**ACTIVITY:**
Under this line are records; the part from the line containing "허리 스트링 디테일로 실루엣을 살려주어" through the line containing "Industrie und Werkstatt" should be repeated exactly. Please exclude pictures.

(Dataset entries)
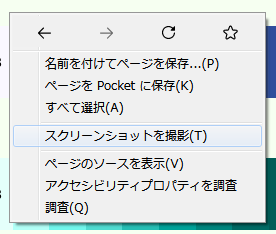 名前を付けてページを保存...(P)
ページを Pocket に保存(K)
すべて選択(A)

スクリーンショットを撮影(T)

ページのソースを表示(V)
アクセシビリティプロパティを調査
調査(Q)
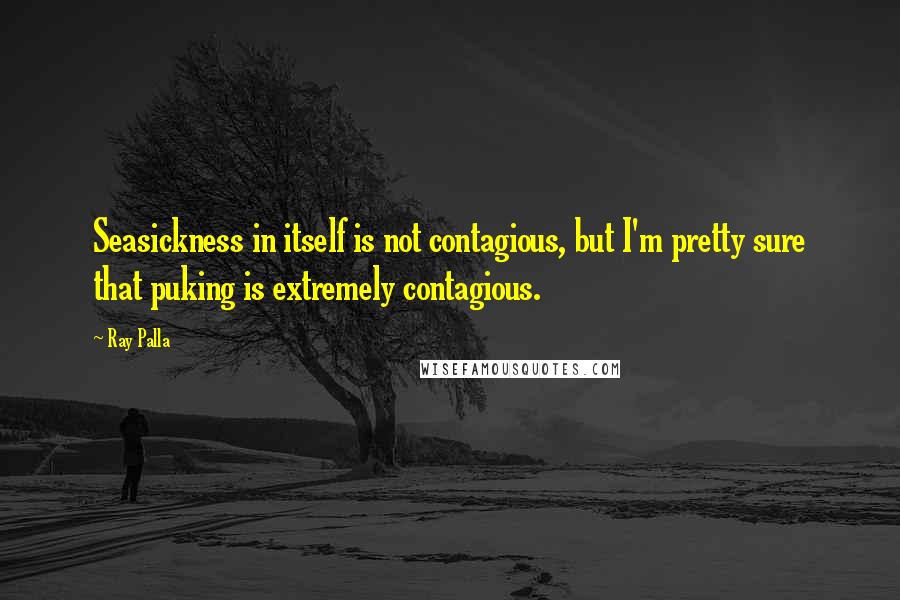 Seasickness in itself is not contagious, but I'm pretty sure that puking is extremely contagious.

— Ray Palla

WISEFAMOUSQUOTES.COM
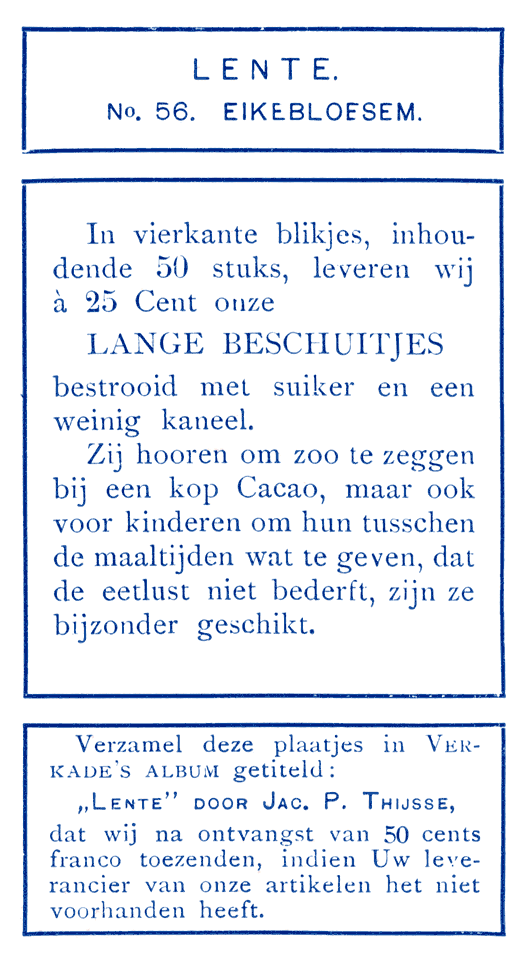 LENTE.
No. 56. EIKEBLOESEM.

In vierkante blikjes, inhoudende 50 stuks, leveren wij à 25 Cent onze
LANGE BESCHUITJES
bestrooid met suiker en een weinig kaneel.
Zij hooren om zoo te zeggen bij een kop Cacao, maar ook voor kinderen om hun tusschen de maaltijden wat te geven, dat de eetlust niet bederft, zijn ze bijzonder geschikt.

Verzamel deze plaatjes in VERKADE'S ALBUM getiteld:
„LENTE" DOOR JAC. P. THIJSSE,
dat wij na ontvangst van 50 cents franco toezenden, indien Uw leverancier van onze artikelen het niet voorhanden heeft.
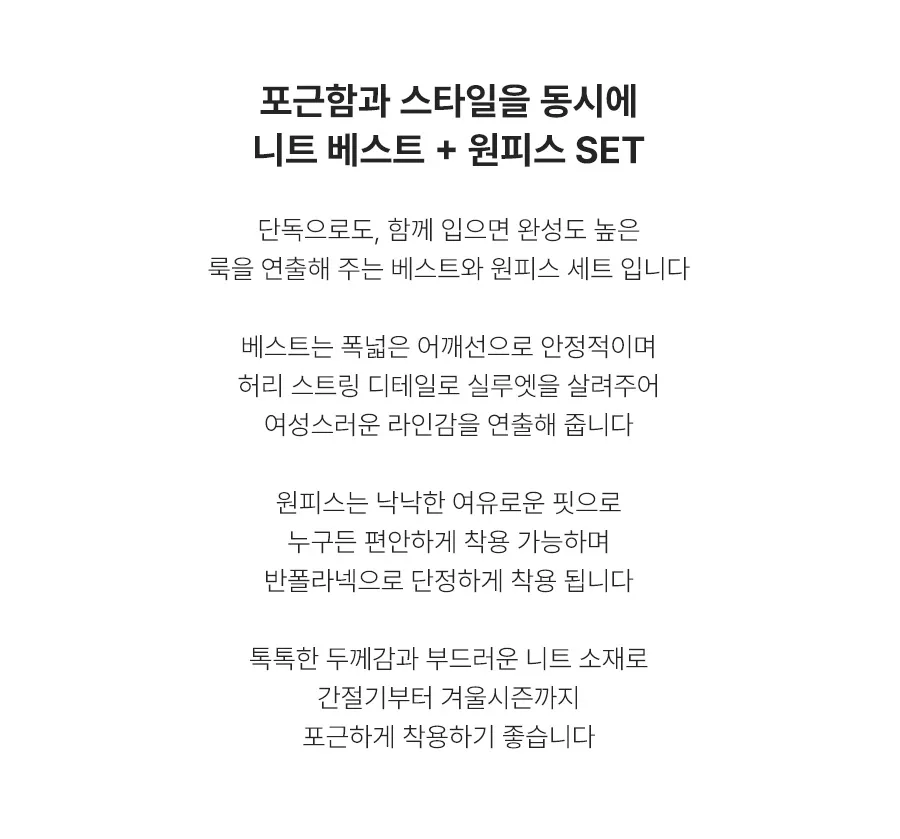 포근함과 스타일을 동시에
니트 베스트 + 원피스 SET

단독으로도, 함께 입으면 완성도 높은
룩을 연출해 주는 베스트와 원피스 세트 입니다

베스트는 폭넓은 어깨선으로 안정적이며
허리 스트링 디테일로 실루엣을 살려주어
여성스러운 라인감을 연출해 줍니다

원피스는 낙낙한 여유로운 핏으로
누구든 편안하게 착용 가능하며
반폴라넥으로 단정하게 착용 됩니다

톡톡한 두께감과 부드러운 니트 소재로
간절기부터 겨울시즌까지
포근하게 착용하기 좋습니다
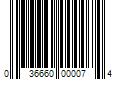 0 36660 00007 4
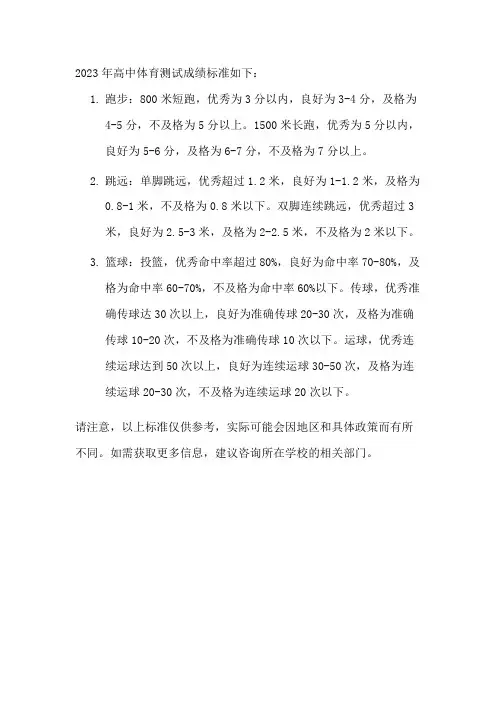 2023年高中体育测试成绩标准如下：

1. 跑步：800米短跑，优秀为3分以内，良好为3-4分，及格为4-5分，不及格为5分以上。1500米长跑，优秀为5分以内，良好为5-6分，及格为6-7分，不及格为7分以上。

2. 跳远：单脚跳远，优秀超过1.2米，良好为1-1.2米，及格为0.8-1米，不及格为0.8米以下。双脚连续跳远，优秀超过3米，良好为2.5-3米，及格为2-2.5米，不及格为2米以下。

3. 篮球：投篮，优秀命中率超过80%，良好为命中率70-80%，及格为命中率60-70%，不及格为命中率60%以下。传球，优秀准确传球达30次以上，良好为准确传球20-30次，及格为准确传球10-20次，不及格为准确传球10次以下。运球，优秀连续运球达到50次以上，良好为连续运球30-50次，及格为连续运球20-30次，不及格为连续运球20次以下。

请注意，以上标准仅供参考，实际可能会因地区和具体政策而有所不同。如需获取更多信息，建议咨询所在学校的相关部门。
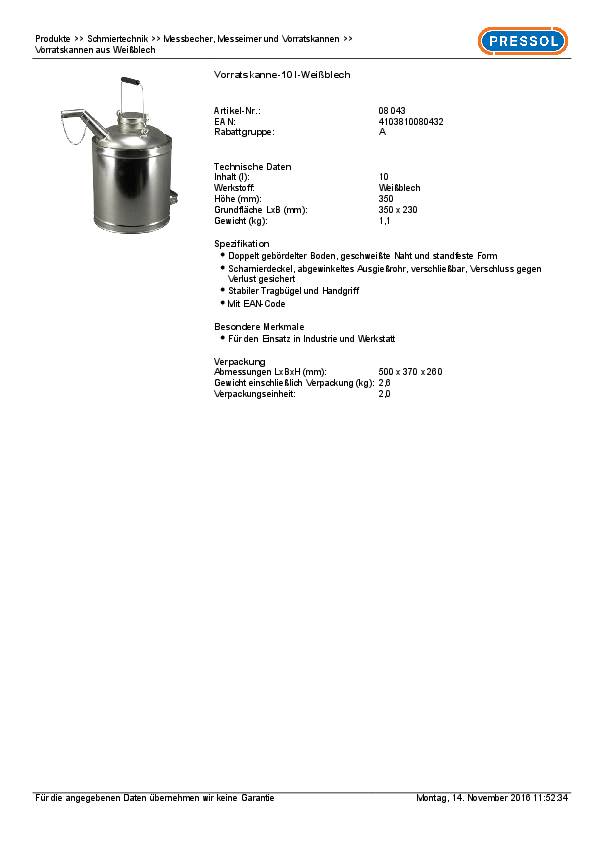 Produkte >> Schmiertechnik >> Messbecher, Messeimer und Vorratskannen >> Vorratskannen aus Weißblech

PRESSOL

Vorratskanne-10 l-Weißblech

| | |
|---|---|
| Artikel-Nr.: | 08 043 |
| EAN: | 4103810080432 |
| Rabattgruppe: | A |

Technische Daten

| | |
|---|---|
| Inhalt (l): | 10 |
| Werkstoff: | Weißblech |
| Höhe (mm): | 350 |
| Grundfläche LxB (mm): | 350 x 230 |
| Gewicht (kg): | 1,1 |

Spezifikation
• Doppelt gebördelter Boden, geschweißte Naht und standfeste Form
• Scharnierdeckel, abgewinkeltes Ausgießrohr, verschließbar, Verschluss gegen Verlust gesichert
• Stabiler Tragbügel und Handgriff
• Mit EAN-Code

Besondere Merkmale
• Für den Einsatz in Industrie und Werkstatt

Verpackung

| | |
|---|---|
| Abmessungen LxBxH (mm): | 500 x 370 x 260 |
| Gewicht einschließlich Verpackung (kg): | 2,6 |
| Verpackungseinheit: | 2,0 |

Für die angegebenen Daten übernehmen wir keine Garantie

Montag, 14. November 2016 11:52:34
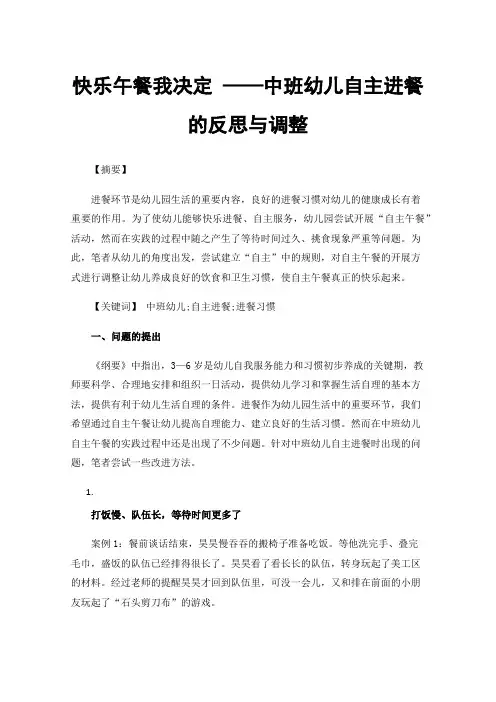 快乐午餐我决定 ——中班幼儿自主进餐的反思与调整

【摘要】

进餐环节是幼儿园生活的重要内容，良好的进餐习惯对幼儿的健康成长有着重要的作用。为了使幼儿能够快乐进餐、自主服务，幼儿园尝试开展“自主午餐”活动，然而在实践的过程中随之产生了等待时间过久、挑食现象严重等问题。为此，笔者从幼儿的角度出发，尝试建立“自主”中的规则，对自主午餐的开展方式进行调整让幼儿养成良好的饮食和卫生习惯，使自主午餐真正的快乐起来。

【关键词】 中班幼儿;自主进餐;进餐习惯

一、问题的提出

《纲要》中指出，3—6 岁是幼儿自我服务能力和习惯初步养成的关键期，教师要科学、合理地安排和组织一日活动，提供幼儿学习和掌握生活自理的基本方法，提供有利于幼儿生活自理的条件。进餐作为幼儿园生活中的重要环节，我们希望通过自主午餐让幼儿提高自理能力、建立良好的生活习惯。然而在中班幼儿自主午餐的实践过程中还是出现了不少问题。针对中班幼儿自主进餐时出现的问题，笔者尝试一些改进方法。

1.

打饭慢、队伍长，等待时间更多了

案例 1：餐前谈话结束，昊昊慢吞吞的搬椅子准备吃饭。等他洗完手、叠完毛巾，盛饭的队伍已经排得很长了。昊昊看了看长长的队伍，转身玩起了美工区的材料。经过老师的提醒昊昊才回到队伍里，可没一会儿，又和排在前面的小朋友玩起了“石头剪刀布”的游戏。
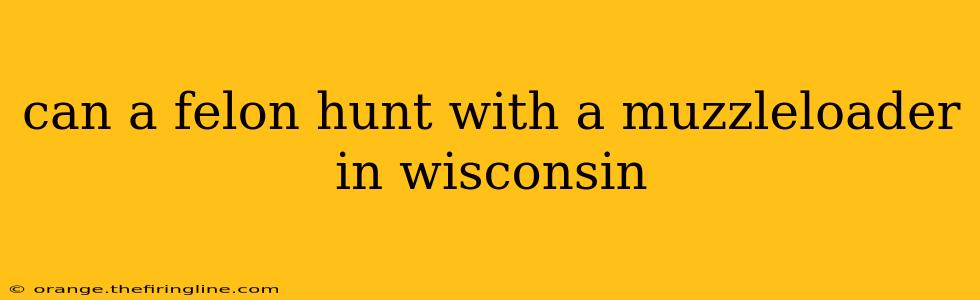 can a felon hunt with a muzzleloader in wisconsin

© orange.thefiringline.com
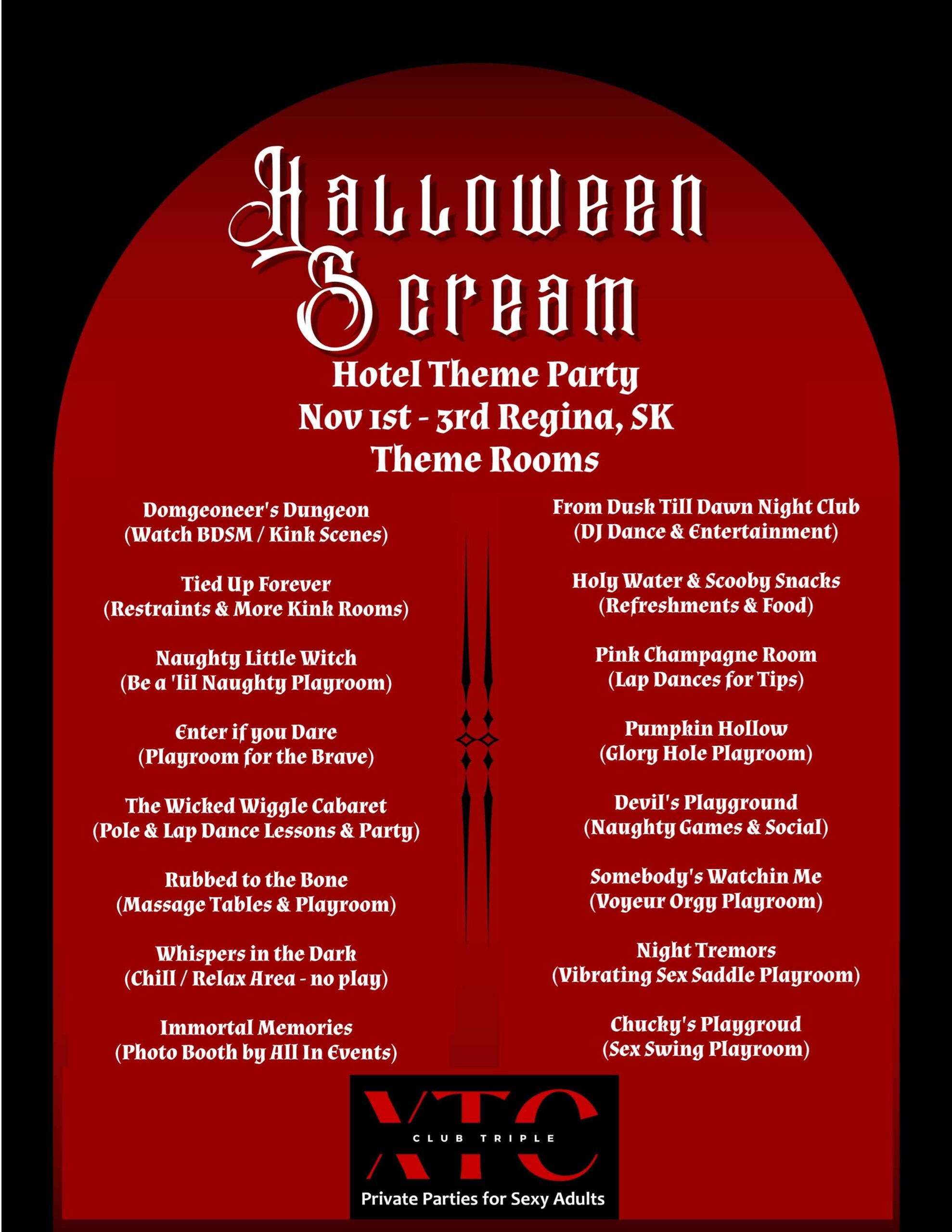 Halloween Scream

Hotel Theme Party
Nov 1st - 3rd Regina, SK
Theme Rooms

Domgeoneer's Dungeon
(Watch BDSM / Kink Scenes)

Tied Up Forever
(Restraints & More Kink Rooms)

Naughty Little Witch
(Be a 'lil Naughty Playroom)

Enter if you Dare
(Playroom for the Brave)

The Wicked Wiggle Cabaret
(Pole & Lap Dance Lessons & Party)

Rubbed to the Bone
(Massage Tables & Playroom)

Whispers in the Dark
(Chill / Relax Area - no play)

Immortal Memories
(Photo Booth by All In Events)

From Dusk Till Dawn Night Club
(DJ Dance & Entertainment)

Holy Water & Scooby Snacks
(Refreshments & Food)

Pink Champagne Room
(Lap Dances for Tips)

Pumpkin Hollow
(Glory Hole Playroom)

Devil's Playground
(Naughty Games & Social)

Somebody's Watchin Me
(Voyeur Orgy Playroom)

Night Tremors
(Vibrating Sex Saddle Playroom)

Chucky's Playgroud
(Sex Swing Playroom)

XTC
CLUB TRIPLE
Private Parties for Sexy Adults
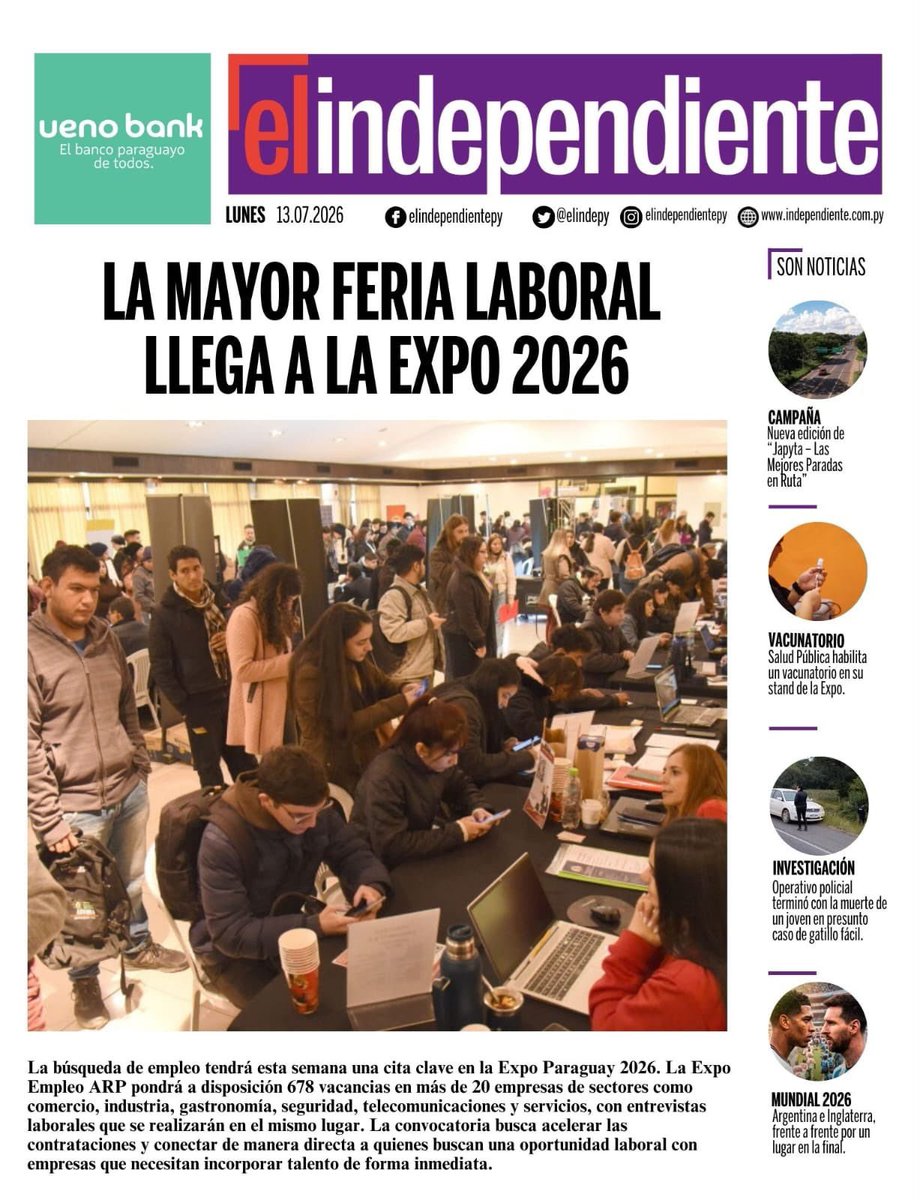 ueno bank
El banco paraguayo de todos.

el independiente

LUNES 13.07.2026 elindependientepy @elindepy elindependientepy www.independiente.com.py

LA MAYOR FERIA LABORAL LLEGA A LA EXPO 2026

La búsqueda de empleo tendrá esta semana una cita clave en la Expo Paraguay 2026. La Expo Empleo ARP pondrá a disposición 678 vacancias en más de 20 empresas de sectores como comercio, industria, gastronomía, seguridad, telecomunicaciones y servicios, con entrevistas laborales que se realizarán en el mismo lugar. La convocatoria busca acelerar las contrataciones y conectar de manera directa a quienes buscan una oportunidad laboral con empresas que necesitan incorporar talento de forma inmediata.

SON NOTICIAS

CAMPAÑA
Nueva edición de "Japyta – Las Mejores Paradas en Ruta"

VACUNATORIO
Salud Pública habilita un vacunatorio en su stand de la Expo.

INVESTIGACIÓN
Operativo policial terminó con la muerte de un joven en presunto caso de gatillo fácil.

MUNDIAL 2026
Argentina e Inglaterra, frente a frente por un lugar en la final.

**RESPONSE TO THE EXERCISE:**
허리 스트링 디테일로 실루엣을 살려주어
여성스러운 라인감을 연출해 줍니다

원피스는 낙낙한 여유로운 핏으로
누구든 편안하게 착용 가능하며
반폴라넥으로 단정하게 착용 됩니다

톡톡한 두께감과 부드러운 니트 소재로
간절기부터 겨울시즌까지
포근하게 착용하기 좋습니다
 0 36660 00007 4
 2023年高中体育测试成绩标准如下：

1. 跑步：800米短跑，优秀为3分以内，良好为3-4分，及格为4-5分，不及格为5分以上。1500米长跑，优秀为5分以内，良好为5-6分，及格为6-7分，不及格为7分以上。

2. 跳远：单脚跳远，优秀超过1.2米，良好为1-1.2米，及格为0.8-1米，不及格为0.8米以下。双脚连续跳远，优秀超过3米，良好为2.5-3米，及格为2-2.5米，不及格为2米以下。

3. 篮球：投篮，优秀命中率超过80%，良好为命中率70-80%，及格为命中率60-70%，不及格为命中率60%以下。传球，优秀准确传球达30次以上，良好为准确传球20-30次，及格为准确传球10-20次，不及格为准确传球10次以下。运球，优秀连续运球达到50次以上，良好为连续运球30-50次，及格为连续运球20-30次，不及格为连续运球20次以下。

请注意，以上标准仅供参考，实际可能会因地区和具体政策而有所不同。如需获取更多信息，建议咨询所在学校的相关部门。
 Produkte >> Schmiertechnik >> Messbecher, Messeimer und Vorratskannen >> Vorratskannen aus Weißblech

PRESSOL

Vorratskanne-10 l-Weißblech

| | |
|---|---|
| Artikel-Nr.: | 08 043 |
| EAN: | 4103810080432 |
| Rabattgruppe: | A |

Technische Daten

| | |
|---|---|
| Inhalt (l): | 10 |
| Werkstoff: | Weißblech |
| Höhe (mm): | 350 |
| Grundfläche LxB (mm): | 350 x 230 |
| Gewicht (kg): | 1,1 |

Spezifikation
• Doppelt gebördelter Boden, geschweißte Naht und standfeste Form
• Scharnierdeckel, abgewinkeltes Ausgießrohr, verschließbar, Verschluss gegen Verlust gesichert
• Stabiler Tragbügel und Handgriff
• Mit EAN-Code

Besondere Merkmale
• Für den Einsatz in Industrie und Werkstatt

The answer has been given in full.